I am really freaked out now and punch 9-1-1 on my cell phone, noting how bad the reception is in my house, I decide to go shut all the windows and turn off all the lights. I grab a knife out of the kitchen on my way. I do my best spy impersonation sliding around the walls and corners of my house. Nothing scares me more than someone/thing outside a dark window. I don't hear anymore sounds or see anything outside, though I am doing my best not to really look outside so I don't freak myself out further. After my eyes adjust to the darkness, I put my keys in my pocket and put on my flip flops and get into bed, with my phone in one hand and the knife in the other. Then I realize that I didn't here the screen door open or close, while there was plenty of time between when I first heard the sound and when I actually was brave enough to go into my room for it to be closed, I am still suspicious. I go to look, and the screen door is closed.

So I don't really know. The other day, one of my roommates left a shirt on a chair out on our back patio, and in the morning when I got my bike off our porch, I noticed it had fallen to the ground, but that is not really hard proof of anything. I was still really scared though and I hate being alone in that house at night. My mom and I tried to think of things I could do other than, you know move somewhere else for three weeks. Our solutions were to buy a wooden dowel to put in the door jam, tie fishing line at ankle height around the posts holding up the deck, brake a beer bottle and sprinkle the glass outside my door (aka Mission Impossible 1 or maybe The Saint, I don't remember), or just move the patio furniture against my door so it would make a loud noise is someone tried to move it.
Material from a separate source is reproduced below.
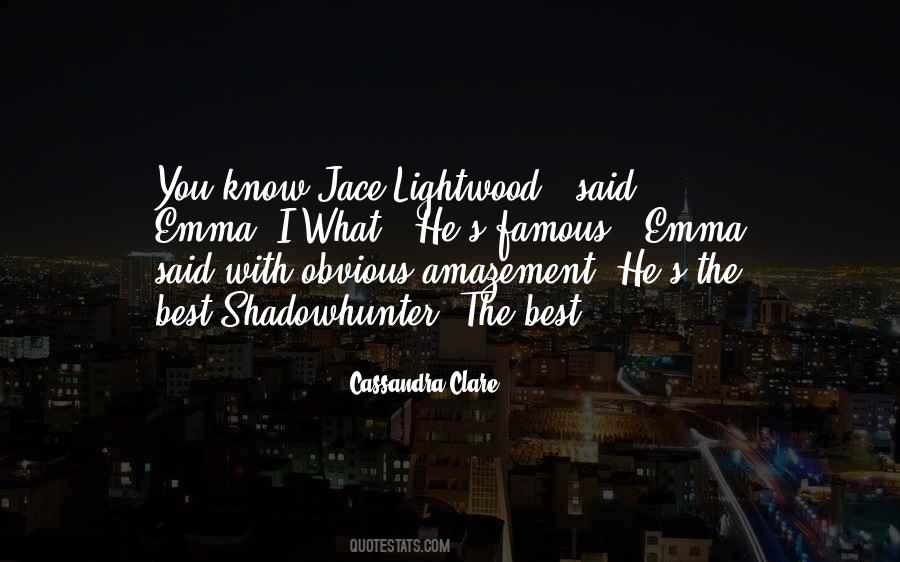 Quotes About Lightwood #255129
I decided on the last option because it didn't require me to go to a hardware store to buy a large stick and a hand saw, or do anything to make myself look shitcrazy or injure myself if I walk around barefoot. So I feel a little better now that the furniture is in place, I made Julia bike me home, and that Eric is back from LA.

Today I woke up late, well 830 then forced myself to go back to bed after getting back around 3am, watched Stanley Kubrick's Lolita until mid-afternoon, then decided to bike out to my favorite coffee shop Barriques. I wasn't sure of the best way to get there so I hopped on the bike path and planned to ride until the point where it was closed for construction last week and make my way from there. Turns out the construction was finished so I decided I could be studious some other time and followed the bike path down to Lake Monona (?). when I got to the path that surrounds the lake, I noticed a good deal of cracking on my bike tire. Now I no nothing about bikes but common sense told me that if the integrity of the wall of something containing pressure is weakened, something that my life relies on while biking at high speed down a hill, I could potentially get myself into a bad situation. I tried calling all the bikers I know, but no one answered, so i continued biking. I rode all the way to the end of the path in a industrial area that I want to bring my camera back to, but would be terrifying at night. I turned around and started back to the lake. I happened to find a bike store and the friendly employees told me that I could probably make it back to the bike store that rented me the bike before the tire blew out, and they should be able to replace it at no charge. That is exactly what happened, and now I am at the coffee shop Indie Coffee, which is across the street from the bike shop and three blocks from my house, trying to read the nearly impossible Noli Me Tangere in Tagalog (wikipedia it) but an old Tagalog that uses the letter 'c' and words that are not in my dictionary. This is strictly for personal enrichment because my vocab and reading skills are dropping, I just picked something of cultural and historical significance that happened to be way beyond my comprehension level. But I am not giving up yet. So...sorry for the really long and boring post, I just realized I have not actually talked to anyone today other than bike shop employees and this barista. Maybe that is why!